Problems to work on:
A – In the Winshear–Tanzania passage, how many States have ratified the ICSID Convention?
B – For each statement, say whether the Winshear–Tanzania passage supports it. Answer yes or no and quote the words that decide it. (i) The DELTA funding facility must be repaid whatever the outcome of the arbitration. (ii) Tanzania published the Mining (Mineral Rights) Regulations 2018 on 10 January 2018. (iii) The SMP Mineral Resource was spread across six Retention Licences.
C – Extend the Winshear–Tanzania passage with new text that begins after its final sentence, which ends "compensate the previous Retention Licence holder."

Quoted passage:
##########
The ICSID Convention has been ratified by 158 States, including Tanzania. An award issued by an ICSID tribunal is enforceable in any one of those 158 member States as if it were a judgment of one of their own courts.

Winshear is represented by the international law firms LALIVE and Boies Schiller Flexner in the arbitration process. Both firms specialise in international arbitration with the Claimant seeking compensation of in excess of CDN$130M for the loss of its investment in Tanzania (including interest which continues to accrue). In addition, the Claimant seeks reimbursement of its arbitration costs and fees by Tanzania.

A litigation funding facility for US$3.3M is in place with Delta Capital Partners Management (“DELTA”), a firm out of headquartered in Chicago Illinois that specializes in litigation funding. This funding facility covers all legal costs associated with arbitration and is only repayable in the event of a successful award that is recovered from the United Republic of Tanzania.

Background to Claim

In July 2017, the Government of Tanzania amended the Mining Act 2010 by, inter alia, abolishing the Retention Licence classification. The Company’s SMP Mineral Resource was wholly contained within four Retention Licences.

On 10 January 2018, Tanzania published the new Mining (Mineral Rights) Regulations 2018, which cancelled all Retention Licences at which point they ceased to have any legal effect. The rights over all areas under Retention Licences, including the Retention Licences held for the SMP Gold Project, were immediately transferred to the Government of Tanzania.

During the time from January 2018 to December 2019, the Company actively engaged with the Tanzanian Ministry for Minerals and the Mining Commission in an effort to resolve a suitable tenure mechanism for the Project Licence to be reinstated, without success.

On 19 December 2019, the Mining Commission of Tanzania announced a public invitation to tender for the joint development of areas covered previously by Retention Licences. The invitation provided that the successful bidder should compensate the previous Retention Licence holder.
##########
Data lines:

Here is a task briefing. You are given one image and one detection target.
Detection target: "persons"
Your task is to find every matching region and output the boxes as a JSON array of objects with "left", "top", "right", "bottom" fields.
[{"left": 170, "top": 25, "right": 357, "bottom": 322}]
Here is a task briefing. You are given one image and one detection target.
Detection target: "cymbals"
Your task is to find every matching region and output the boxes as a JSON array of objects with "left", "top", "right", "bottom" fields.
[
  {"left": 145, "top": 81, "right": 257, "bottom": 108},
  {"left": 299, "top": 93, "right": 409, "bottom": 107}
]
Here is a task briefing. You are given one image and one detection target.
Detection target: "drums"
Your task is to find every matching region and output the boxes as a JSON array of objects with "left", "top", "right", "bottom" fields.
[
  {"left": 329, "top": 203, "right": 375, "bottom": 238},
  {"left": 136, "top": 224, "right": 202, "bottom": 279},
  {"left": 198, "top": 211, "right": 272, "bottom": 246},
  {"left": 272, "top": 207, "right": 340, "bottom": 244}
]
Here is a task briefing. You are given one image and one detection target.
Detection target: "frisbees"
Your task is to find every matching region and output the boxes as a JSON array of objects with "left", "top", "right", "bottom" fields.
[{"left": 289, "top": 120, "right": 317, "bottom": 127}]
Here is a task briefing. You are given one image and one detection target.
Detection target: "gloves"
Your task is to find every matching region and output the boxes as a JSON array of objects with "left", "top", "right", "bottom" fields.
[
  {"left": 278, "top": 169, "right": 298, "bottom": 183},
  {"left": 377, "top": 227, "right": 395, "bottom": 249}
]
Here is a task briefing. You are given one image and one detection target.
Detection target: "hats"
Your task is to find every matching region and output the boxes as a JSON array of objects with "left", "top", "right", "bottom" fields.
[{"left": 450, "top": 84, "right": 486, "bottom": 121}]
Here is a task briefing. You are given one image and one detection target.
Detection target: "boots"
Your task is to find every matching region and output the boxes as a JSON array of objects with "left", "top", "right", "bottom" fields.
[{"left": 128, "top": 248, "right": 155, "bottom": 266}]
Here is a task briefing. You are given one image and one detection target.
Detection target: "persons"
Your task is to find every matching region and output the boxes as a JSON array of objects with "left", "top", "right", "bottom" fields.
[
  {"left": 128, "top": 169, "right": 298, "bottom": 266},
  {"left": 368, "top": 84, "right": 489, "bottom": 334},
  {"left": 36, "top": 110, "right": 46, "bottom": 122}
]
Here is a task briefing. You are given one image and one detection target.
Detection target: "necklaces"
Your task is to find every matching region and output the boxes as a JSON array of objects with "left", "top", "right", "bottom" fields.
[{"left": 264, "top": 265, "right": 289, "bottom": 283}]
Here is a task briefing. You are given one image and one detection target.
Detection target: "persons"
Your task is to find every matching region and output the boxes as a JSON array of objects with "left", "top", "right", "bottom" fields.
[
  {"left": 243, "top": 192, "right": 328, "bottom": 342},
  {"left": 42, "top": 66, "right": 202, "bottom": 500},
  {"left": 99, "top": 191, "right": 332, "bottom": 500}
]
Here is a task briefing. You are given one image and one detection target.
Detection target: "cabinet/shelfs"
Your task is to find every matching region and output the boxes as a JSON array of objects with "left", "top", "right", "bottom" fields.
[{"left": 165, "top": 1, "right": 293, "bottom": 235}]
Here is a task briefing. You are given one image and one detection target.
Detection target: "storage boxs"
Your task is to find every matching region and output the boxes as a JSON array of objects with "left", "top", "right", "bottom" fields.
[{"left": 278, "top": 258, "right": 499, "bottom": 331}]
##########
Per-task outputs:
A – 158 States, including Tanzania.

B –
(i) No: "is only repayable in the event of a successful award that is recovered from the United Republic of Tanzania."
(ii) Yes: "On 10 January 2018, Tanzania published the new Mining (Mineral Rights) Regulations 2018"
(iii) No: "wholly contained within four Retention Licences."

C –
On 20 December 2019, the Mining Commission of Tanzania announced a revised public invitation to tender, which removed the condition that the successful bidder compensate the previous retention licence holder.

Through the measures described above, Tanzania has removed the ownership of the Project from the Claimant, and the Claimant alleges that Tanzania, in doing so, has breached its obligations to the Claimant under the Canadian-Tanzania BIT and international law. These include, but are not limited to:

  1. Tanzania’s obligation not to nationalise or expropriate the Claimant’s investments or subject them to measures having effect equivalent to nationalisation or expropriation without prompt, adequate and effective compensation under the BIT; and
  2. Tanzania’s obligation to accord fair and equitable treatment and full protection and security to the Claimant’s investment and not to impair by unreasonable or discriminatory measures the maintenance, use, enjoyment or disposal of the Claimant’s investment under the BIT.

Under the BIT the evidentiary hearing underway in Washington is being video recorded and will be made available to the public for review. Winshear will make this available to shareholders and the public on its website when it is available.

About Winshear Gold Corp.

Winshear Gold Corp. is a Canadian-based minerals exploration company advancing the Gaban Gold Project in the Puno region of Peru. Gaban is a possible hard-rock source for the modern-day alluvial gold rush underway in the Madre de Dios basin downstream.

The Company is in the process of concluding fully funded arbitration proceedings against the Tanzanian Government to recover its investment and damages for the expropriation of its SMP Gold Project in Tanzania.

For more information, please contact Irene Dorsman at +1 (604) 200 7874 or visit www.winshear.com

ON BEHALF OF THE BOARD OF DIRECTORS

“Richard D. Williams” Richard Williams, CEO

Neither the TSX Venture Exchange nor its Regulation Services Provider (as that term is defined in the policies of the TSX Venture Exchange) accepts responsibility for the adequacy or accuracy of this release.

Cautions Regarding Forward-Looking Statements

This news release includes certain statements and information that may contain forward-looking information within the meaning of applicable Canadian securities laws. All statements in this news release, other than statements of historical facts, are forward-looking statements and contain forward-looking information.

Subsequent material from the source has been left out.